In September 2009, then-77-year-old Garlits returned to the quarter mile, racing a specially prepared 2009 Dodge Challenger in the Stock class at the 2009 NHRA U.S. Nationals at the Indianapolis Raceway Park, losing to 63-time event winner Dan Fletcher in the first round.

In May 2014, then-82-year-old Garlits set a 184 mph speed record with Swamp Rat 37, a 2,000 hp battery-powered EV dragster. In July 2019 at age 87, he set a new quarter-mile record of 189.03 mph with Swamp Rat 38, a 1,500 lb dragster with a battery-powered 800 hp electric motor.

Garlits is a mentor of current NHRA Top Fuel racer and fellow Ocala, Florida resident, Josh Hart.
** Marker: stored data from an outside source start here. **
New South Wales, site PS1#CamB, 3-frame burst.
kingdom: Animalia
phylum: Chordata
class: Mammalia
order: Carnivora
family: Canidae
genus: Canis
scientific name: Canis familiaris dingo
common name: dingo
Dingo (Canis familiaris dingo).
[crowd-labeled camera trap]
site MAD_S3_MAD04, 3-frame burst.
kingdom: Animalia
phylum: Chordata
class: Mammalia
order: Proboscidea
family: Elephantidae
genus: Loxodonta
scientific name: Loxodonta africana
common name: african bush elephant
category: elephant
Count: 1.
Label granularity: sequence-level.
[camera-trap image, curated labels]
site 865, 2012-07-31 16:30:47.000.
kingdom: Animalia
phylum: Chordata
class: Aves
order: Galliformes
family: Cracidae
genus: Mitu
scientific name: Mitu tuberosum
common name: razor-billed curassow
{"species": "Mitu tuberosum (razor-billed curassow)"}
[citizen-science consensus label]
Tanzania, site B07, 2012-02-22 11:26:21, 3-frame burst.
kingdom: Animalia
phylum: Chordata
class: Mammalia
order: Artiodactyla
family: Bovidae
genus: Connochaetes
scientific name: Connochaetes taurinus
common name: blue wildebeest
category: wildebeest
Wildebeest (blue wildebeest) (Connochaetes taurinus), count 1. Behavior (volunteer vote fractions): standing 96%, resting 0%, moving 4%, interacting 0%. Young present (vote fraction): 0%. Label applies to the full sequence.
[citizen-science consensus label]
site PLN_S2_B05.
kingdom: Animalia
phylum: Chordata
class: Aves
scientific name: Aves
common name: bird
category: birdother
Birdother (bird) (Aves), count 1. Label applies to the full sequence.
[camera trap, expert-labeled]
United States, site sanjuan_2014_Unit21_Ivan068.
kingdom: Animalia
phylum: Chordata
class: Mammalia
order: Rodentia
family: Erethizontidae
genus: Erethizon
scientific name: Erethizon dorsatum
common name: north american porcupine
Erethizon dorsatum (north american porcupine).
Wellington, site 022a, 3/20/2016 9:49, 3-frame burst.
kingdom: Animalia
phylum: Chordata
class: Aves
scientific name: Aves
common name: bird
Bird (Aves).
===Political affiliation===
In 1994, Garlits was the Republican Party nominee for Florida's 5th Congressional District. He was defeated by incumbent Democrat Karen Thurman. He supported the Republican candidacy of Ron Paul for President in 2008.

==Awards==
- In 2014, he was inducted into the British Drag Racing Hall of Fame as its Overseas Member induction for that year.
- In 2004 he was inducted into the Automotive Hall of Fame.
- In 1997, he was inducted into the International Motorsports Hall of Fame.
- He was inducted in the Motorsports Hall of Fame of America in 1989 as the sole representative of drag racing.
- On the National Hot Rod Association Top 50 Drivers, 1951–2000, Don Garlits was ranked No.1.
- In 1987, Garlits' record-setting Swamp Rat XXX was inducted into and enshrined at The Smithsonian Institution in Washington, D.C.
- In 2008, he was inducted into the inaugural hall of fame class at Gateway International Raceway.
- In 2008, ESPN ranked him 23rd on their top drivers of all-time.